3. 导航信息延迟低。该系统可以实时从陀螺仪和加速度计中解算出速度和位移,从而不断更新物体的位置、速度、航向和姿态角数据。
优点十分明显,缺点也同样突出:
1. 长期精度差。由于该系统解算物体的运动信息使用的是一次积分和二次积分,误差随着时间增长而增大,所以需要外部信息进行修正,提高系统的稳定可靠性。
2. 使用前进行初始校准时间长。
3. 设备成本高。
4. 缺少时间信息。
应用场景
惯性导航系统数据更新率高,导航信息延迟低,而且系统稳定不易受到外界干扰的特点使其可以给自动驾驶的数据中心提供准确的车辆位置和行驶速度信息,进而更好的宏观调控数据处理。惯性导航系统在自动驾驶系统中主要由三个关键作用:
1. 辅助全球卫星导航系统进行高精度定位。在GPS信号丢失或者很弱的场景下,包括但不限于隧道、高架桥、地下车库等驾驶场景,惯性导航系统的及时启用,可实现不依赖额外的外界信息输入,暂时充当车辆的“眼睛”,使用自身携带的运动传感器和运动方程解算出真实的位置和速度信息,弥补GPS系统信号丢失造成的影响。GNSS + IMU方案是最常用的设计组合惯性导航系统的技术方案。GNSS虽然可以提高精准的定位,但在卫星信号较弱的场景下会导致定位信息延迟而造成不可预知的失控场景;惯性导航系统虽然可以不依托外在信息,无惧极端环境下的影响,但是长期时间的运作会导致系统累计误差越来越大。将GNSS和IMU的优势结合齐爱,形成组合惯性导航系统,可以发挥两种不同系统的优势,提高导航系统的健壮性。其算法示意图如下:
2. 配合激光雷达进行定位。在第一个场景中,组合惯性导航系统可以给激光雷达的位置和脉冲发射的姿态提供高精度信息,帮助建立激光雷达的点云的三维坐标系。实际应用中,自动驾驶系统首先通过GPS获取初始位置信息,在通过惯性导航和车辆的编码器配合得到车辆的初始位置;其次对激光雷达实时扫描单词的点云数据进行特征提取,结合初始信息进行空间变化,获取基于全局坐标系下的矢量特征;最后将初始位置信息、激光雷达的特征跟高精度地图下的特征信息进行匹配,进而获取一个准确的定位。
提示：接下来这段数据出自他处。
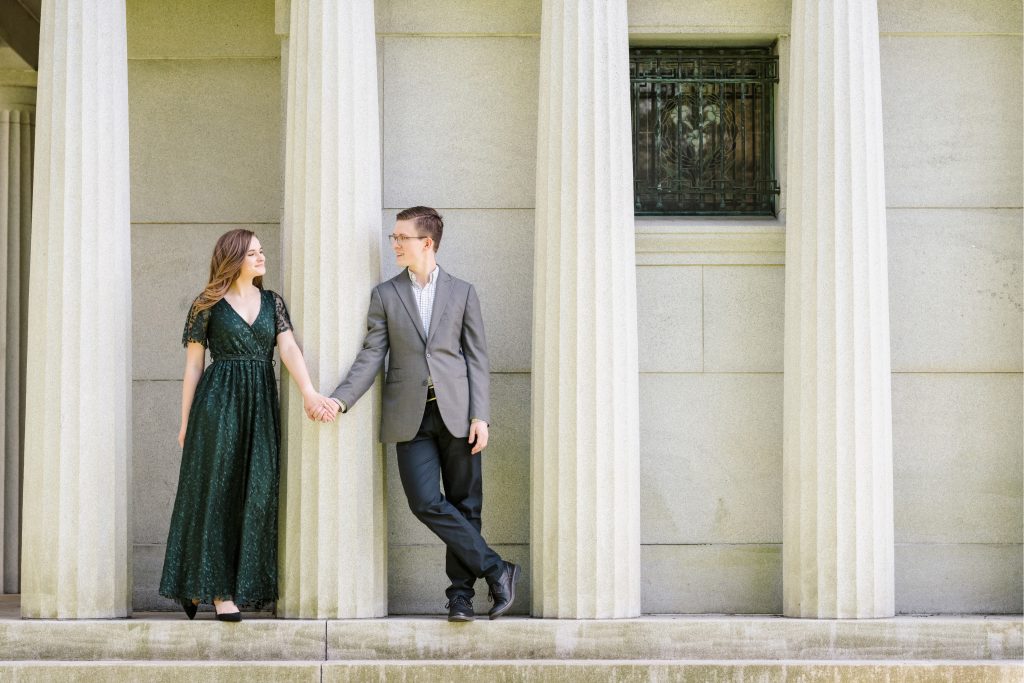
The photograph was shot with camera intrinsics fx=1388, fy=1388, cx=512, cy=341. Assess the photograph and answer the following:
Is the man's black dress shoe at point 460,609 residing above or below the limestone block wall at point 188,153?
below

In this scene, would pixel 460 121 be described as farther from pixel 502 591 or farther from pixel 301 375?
pixel 502 591

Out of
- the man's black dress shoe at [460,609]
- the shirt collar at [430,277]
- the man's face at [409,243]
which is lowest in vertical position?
the man's black dress shoe at [460,609]

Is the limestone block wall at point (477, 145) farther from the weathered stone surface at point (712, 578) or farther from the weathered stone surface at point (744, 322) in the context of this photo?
the weathered stone surface at point (744, 322)

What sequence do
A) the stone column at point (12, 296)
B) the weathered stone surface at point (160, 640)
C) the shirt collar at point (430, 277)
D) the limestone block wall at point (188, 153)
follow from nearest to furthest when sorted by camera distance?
the weathered stone surface at point (160, 640), the shirt collar at point (430, 277), the limestone block wall at point (188, 153), the stone column at point (12, 296)

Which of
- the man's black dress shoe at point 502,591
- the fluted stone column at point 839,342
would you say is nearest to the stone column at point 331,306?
the man's black dress shoe at point 502,591

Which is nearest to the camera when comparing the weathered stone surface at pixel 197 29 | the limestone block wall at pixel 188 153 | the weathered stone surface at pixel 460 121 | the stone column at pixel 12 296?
the weathered stone surface at pixel 460 121

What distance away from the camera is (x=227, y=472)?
1021 centimetres

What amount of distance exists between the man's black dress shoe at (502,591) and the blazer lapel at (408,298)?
186 cm

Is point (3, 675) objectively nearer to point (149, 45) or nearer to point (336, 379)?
point (336, 379)

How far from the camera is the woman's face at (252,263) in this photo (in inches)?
401

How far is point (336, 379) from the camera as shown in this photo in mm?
10500

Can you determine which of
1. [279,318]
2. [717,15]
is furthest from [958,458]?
[279,318]

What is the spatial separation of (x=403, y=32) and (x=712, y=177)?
2937mm

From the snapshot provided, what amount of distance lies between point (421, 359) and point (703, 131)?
3485 millimetres
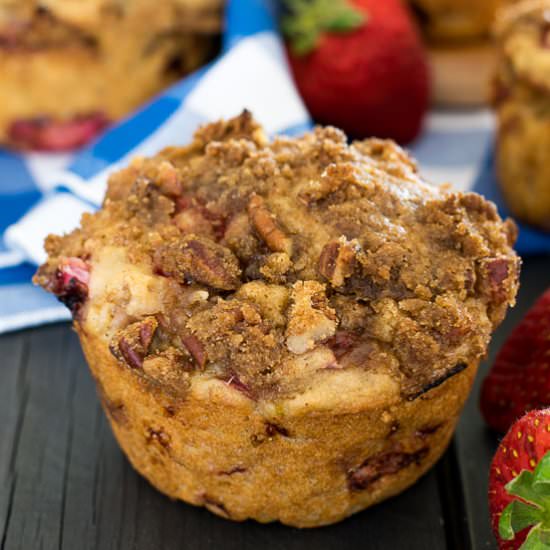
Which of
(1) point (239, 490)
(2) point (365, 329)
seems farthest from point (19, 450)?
(2) point (365, 329)

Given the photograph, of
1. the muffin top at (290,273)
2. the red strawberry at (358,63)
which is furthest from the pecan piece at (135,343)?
the red strawberry at (358,63)

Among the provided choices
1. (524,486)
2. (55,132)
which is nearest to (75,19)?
(55,132)

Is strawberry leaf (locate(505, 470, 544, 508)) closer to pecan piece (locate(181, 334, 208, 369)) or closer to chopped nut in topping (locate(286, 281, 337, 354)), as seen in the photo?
chopped nut in topping (locate(286, 281, 337, 354))

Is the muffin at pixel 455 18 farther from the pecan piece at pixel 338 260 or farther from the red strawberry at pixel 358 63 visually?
the pecan piece at pixel 338 260

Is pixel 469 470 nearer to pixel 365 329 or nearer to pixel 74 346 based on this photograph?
pixel 365 329

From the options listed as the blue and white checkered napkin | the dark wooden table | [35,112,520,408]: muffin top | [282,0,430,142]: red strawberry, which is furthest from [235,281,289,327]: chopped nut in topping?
[282,0,430,142]: red strawberry

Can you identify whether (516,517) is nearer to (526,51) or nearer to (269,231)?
(269,231)
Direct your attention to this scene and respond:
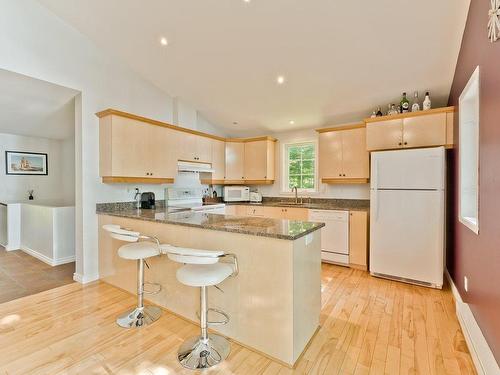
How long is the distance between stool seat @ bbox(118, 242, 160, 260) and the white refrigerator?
2727mm

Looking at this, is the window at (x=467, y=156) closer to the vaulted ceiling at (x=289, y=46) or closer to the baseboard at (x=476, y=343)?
the vaulted ceiling at (x=289, y=46)

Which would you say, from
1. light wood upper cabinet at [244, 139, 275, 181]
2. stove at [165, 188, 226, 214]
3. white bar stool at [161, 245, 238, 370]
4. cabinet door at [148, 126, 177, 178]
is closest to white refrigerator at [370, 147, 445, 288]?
light wood upper cabinet at [244, 139, 275, 181]

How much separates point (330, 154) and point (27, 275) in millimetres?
4740

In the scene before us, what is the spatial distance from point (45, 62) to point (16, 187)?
3.34 meters

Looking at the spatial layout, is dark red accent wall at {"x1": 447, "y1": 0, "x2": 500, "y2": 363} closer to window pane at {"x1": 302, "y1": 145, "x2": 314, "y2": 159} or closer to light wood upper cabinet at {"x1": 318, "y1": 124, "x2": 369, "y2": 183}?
light wood upper cabinet at {"x1": 318, "y1": 124, "x2": 369, "y2": 183}

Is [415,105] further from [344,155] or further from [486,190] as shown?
[486,190]

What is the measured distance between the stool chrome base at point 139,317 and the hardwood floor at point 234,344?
0.22 ft

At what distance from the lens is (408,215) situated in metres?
3.10

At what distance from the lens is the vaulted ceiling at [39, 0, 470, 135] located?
92.7 inches

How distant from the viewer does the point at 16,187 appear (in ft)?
16.2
3. 辅助主动车距控制巡航系统(ACC)预测路径。惯性导航系统与ACC联合预测路径并将该路径连接到障碍物的检测上实现主动的车距控制。惯性导航系统还可以实现坡道上的车辆姿态控制。该装置让低重力传感器利用向下的重力方向来确定倾斜度,使坡上的车辆不会向后滑动,进一步提高系统的爬坡性能。